ニュース株式斗山エナビリティ、オマーンのミスファ発電所建設で6億8300万ドルの契約を獲得

斗山エナビリティ、オマーンのミスファ発電所建設で6億8300万ドルの契約を獲得

著者: Korea Herald Business·

重要ポイント

  • 斗山エナビリティは、オマーンのミスファ複合サイクル発電所を建設する9300億ウォン(約6億8300万ドル)の契約を獲得した。
  • 同社は中国のSEPCO-3とのコンソーシアムとしてエンジニアリング、調達、建設業務を担当し、発注者にはNebras Power、Etihad Water and Electricity、Bahwan Infrastructure Servicesなどが含まれる。
  • ミスファ発電所は2029年4月に完成予定で、電力需要の増加が続く中、オマーンの電力供給の安定化に寄与すると期待される。
  • 今回の契約により、カタール、サウジアラビア、ベトナムでのプロジェクトを含む斗山エナビリティの複合サイクル発電所建設の実績がさらに充実した。
  • 湾岸地域は大型EPC契約の重要な市場となっており、斗山など韓国の建設会社は中国や欧州の競合と競争している。
斗山エナビリティ、オマーンのミスファ発電所建設で6億8300万ドルの契約を獲得

斗山エナビリティは金曜日、オマーンのミスファ複合サイクル発電所を建設する9300億ウォン(約6億8300万ドル)の契約を獲得したと発表した。これにより、同社の中東における発電所事業に新たな大型受注が加わることになった。
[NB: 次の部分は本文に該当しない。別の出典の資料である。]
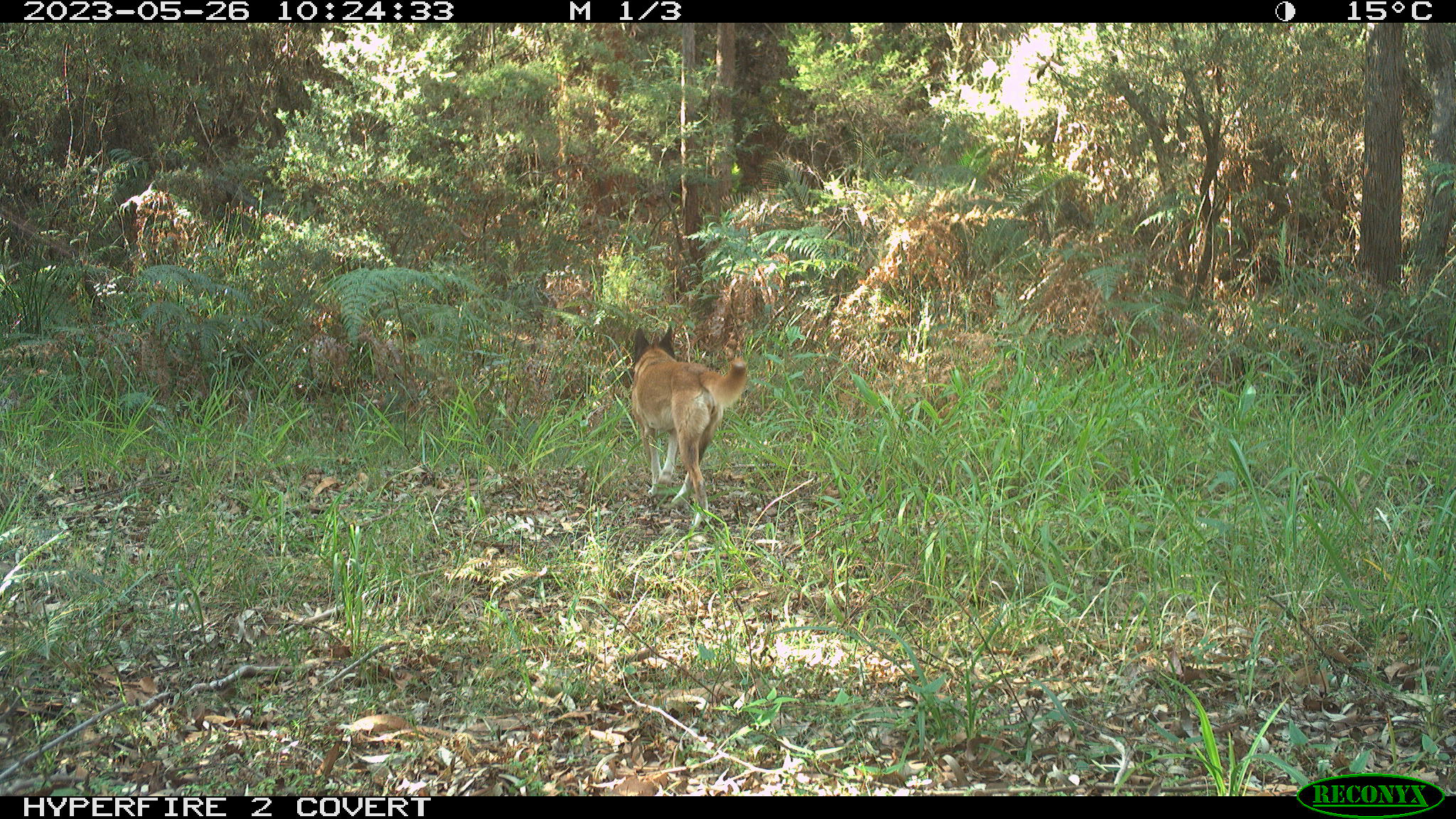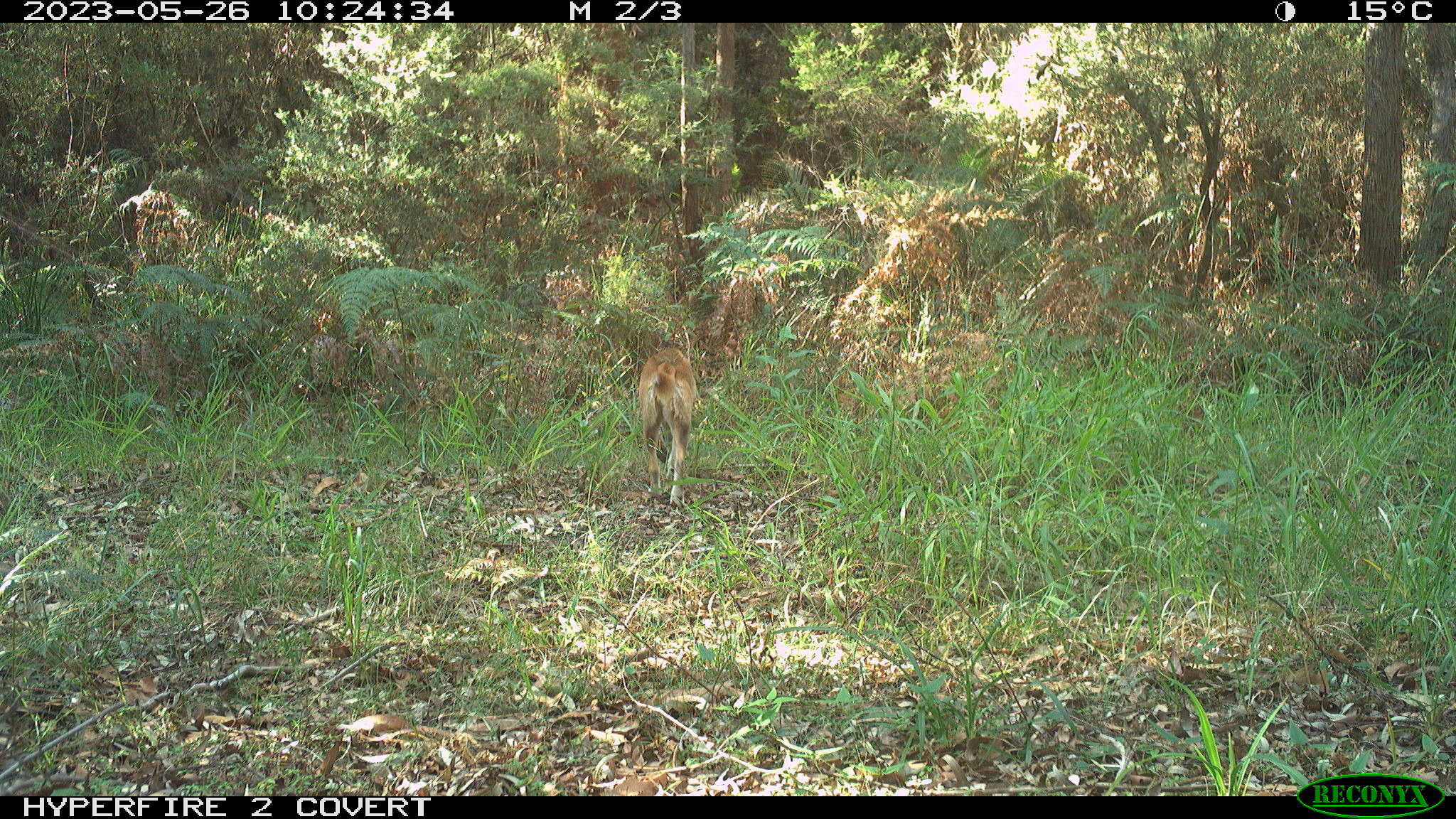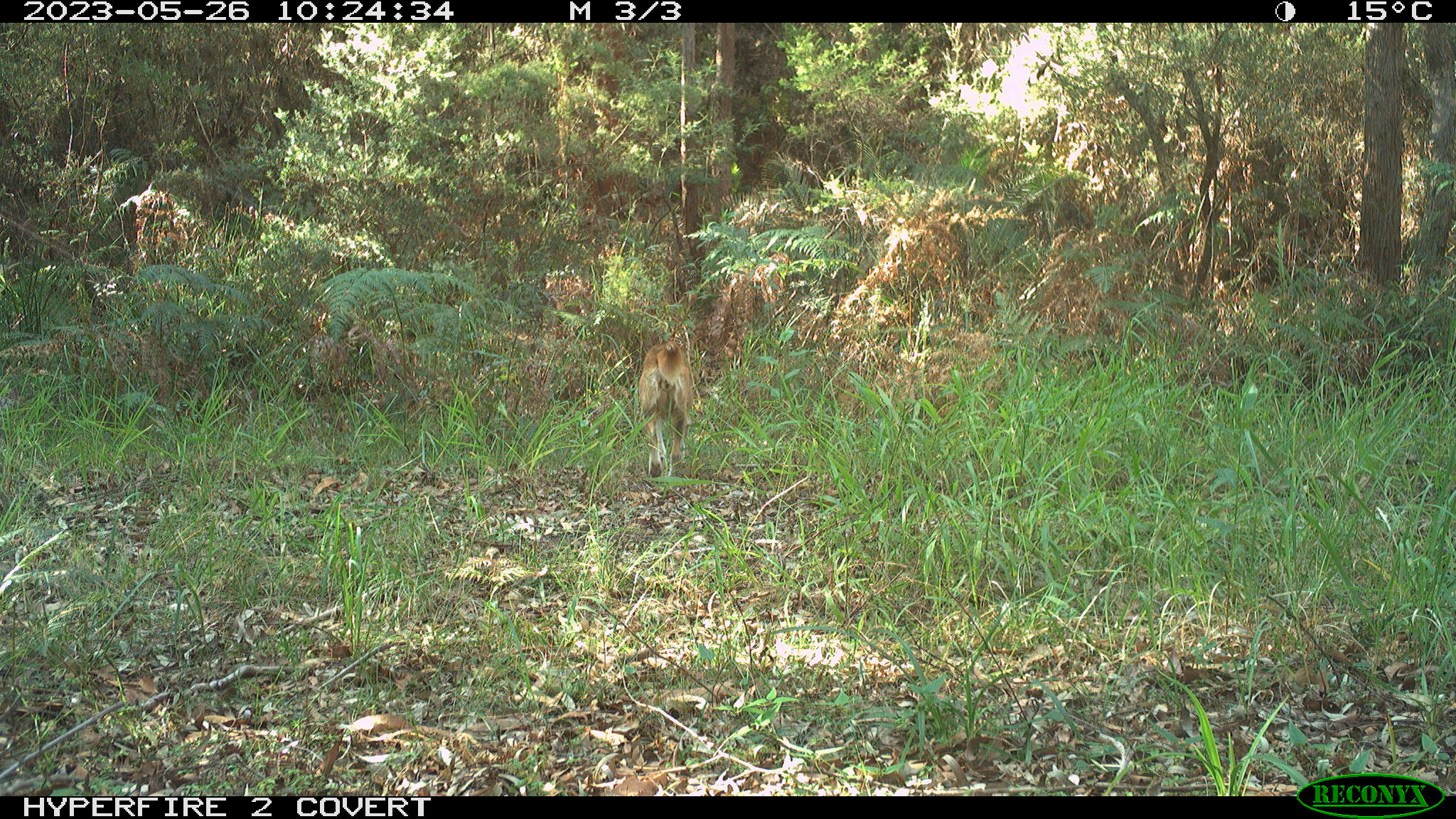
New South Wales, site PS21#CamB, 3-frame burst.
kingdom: Animalia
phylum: Chordata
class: Mammalia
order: Carnivora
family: Canidae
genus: Canis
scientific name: Canis familiaris dingo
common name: dingo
Dingo (Canis familiaris dingo).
今回の契約に基づき、斗山エナビリティは、中国の発電所建設会社SEPCO-3とのコンソーシアムの一員として、エンジニアリング、調達、建設(EPC)業務を担当する。本プロジェクトの発注者は、カタールのNebras Power、アラブ首長国連邦(UAE)のEtihad Water and Electricity、オマーンのBahwan Infrastructure Servicesなど、グローバルなデベロッパーが名を連ねる。

発電所は2029年4月に完成する予定で、オマーンの電力需要への対応と同国のエネルギー供給の安定化に寄与すると見込まれる。他の湾岸諸国と同様に、オマーンでは人口増加と産業成長に伴い電力消費が増加しており、ガス火力発電が電力供給の大半を占めている。同国は経済多角化計画の一環として太陽光や風力の導入容量を拡大しているが、発電電源の構成では依然としてガス火力発電所が中核をなしている。複合サイクル発電所は、ガスタービンを排熱を回収する蒸気タービンと組み合わせて発電する方式で、一般に単サイクル発電よりも高い燃料効率を実現する。

「中東各地でのプロジェクト経験が、今回の契約獲得につながった」と、斗山エナビリティのプラントEPC BG部門長であるイ・ヒョンホ氏は述べた。「パートナーとともに、オマーンの電力安定のために取り組んでいく」

斗山エナビリティは、カタール、サウジアラビア、ベトナムでのプロジェクトを通じてガス火力複合サイクル発電所の建設事業を拡大し、中東およびアジアにわたるプロジェクト実績を築いてきた。湾岸地域は大型EPC契約の主要な競争舞台となっており、斗山エナビリティのような韓国の建設会社は、電力・インフラプロジェクトをめぐって中国や欧州の競合と競争している。

同社は旧斗山重工建設(Doosan Heavy Industries & Construction)として知られ、2022年に斗山エナビリティへと社名を変更し、韓国の斗山グループの中核企業として事業を展開している。事業範囲は、ガス火力、原子力、再生可能エネルギー分野にわたる発電設備およびプラントサービスである。